Wie in den Vorjahren hat die Geschäftsstelle des HSGB exklusiv für die Mitglieder eine Vorausschau für die Entwicklung zentraler Rechengrößen für den Kommunalen Finanzausgleich (KFA) angestellt. Sie bezieht sich insbesondere auf die Entwicklung des Grundbetrags für die Berechnung von Schlüsselzuweisungen und Umlagegrundlagen.

Ergebnisse in Euro

 

2024

2025

2026

2027

Grundbetrag

1.661,05

1.796,27

1.899,98

1.993,50

Schwellwert für die Schlüsselzuweisung a

784,02

821,46

871,89

918,73

Bedeutung und Umsetzung in die Finanzplanung der Gemeinde
Wie viele Schlüsselzuweisungen die Gemeinde erhält und wie viel Kreis- und Schulumlage oder sogar Solidaritätsumlage sie zahlt: Das sind zentrale Stellgrößen für den Haushalt und die mittelfristige Finanzplanung. Beide Positionen hängen aber sowohl von der Entwicklung der eigenen Steuereinnahmen der Gemeinde als auch von der Entwicklung des KFA, wie sie sich im Grundbetrag ausdrückt ab. Mit den vorstehenden Daten kann die Gemeinde die Wechselwirkungen zwischen den von ihr erwarteten Entwicklung der eigenen Steuereinnahmen, Schlüsselzuweisungen und Umlagen abschätzen. Das dazu erstellte aktualisierte Berechnungsschema für die KFA-Finanzplanung ist im Mitgliederbereich HSGB-Website abrufbar (Fachinformationen/Finanzen/Kommunalfinanzen Arbeitshilfen).

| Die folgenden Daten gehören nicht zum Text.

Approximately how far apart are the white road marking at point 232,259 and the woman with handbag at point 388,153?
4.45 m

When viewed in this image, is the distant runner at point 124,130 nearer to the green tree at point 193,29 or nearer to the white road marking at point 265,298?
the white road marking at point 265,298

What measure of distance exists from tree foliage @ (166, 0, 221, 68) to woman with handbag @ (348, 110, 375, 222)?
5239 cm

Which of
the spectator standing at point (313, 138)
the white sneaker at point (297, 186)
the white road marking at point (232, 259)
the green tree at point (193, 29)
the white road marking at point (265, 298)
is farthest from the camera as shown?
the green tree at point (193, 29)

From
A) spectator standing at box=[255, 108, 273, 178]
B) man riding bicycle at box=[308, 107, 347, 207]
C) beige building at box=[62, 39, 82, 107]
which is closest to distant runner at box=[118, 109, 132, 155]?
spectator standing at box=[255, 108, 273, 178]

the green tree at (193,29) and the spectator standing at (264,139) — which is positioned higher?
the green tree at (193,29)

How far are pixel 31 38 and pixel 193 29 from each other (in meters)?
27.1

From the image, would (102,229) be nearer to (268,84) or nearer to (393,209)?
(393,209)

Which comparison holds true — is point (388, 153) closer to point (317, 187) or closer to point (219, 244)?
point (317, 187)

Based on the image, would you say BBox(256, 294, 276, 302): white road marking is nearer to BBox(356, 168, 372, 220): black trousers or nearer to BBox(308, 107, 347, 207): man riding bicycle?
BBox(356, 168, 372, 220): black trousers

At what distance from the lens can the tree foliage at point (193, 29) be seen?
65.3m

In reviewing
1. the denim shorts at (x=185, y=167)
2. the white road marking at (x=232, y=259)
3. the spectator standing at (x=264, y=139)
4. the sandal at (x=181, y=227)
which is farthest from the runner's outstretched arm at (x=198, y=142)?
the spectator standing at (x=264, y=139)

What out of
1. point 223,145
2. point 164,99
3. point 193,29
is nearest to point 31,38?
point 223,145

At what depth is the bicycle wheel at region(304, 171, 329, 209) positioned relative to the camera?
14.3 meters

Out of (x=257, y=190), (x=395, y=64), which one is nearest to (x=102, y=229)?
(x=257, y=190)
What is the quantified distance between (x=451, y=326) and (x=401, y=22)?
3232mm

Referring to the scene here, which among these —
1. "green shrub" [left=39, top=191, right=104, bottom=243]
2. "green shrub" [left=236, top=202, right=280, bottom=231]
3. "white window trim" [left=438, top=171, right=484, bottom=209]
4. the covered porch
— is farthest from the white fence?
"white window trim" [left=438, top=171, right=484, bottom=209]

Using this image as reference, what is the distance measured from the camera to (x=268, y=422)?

Berechnungsgrundlagen für die Vorausschau
Ausgangsbasis ist die aktualisierte KFA-Trendberechnung des HSGB für das Ausgleichsjahr 2024. Sie beinhaltet die Ist-Ergebnisse der Gemeindeanteile an Einkommen- und Umsatzsteuer, beim Familienleistungsausgleich und der Gewerbesteuer bis 30.6.2023 sowie die Hebesätze der Realsteuern wie vom Hessischen Statistischen Landesamt veröffentlicht. Für die Grundsteuern A und B sind die Ist-Ergebnisse bis zum 31.3.2023 verfügbar sowie Modellberechnungen für das Aufkommen im 2. Quartal 2023. Auf diese Ausgangswerte wurden jeweils die Orientierungsdaten bis 2027 angewendet, wie sie das Hessische Ministerium des Innern und für Sport (HMdIS, wir berichteten im HSGB Kompakt Nr. 136/23). Für die Grundsteuern A und B wurde mit Blick auf die Schätzunsicherheiten durch die ab 2025 anzuwendenden neuen Bemessungsgrundlagen ein konstantes Aufkommen unterstellt. Für die Gemeindeanteile an Einkommen- und Umsatzsteuer wurden die Schlüsselzahlen für deren Verteilung, wie sie das Hessische Ministerium der Finanzen für 2024-2026 in Modellberechnungen mitgeteilt hat zu Grunde gelegt.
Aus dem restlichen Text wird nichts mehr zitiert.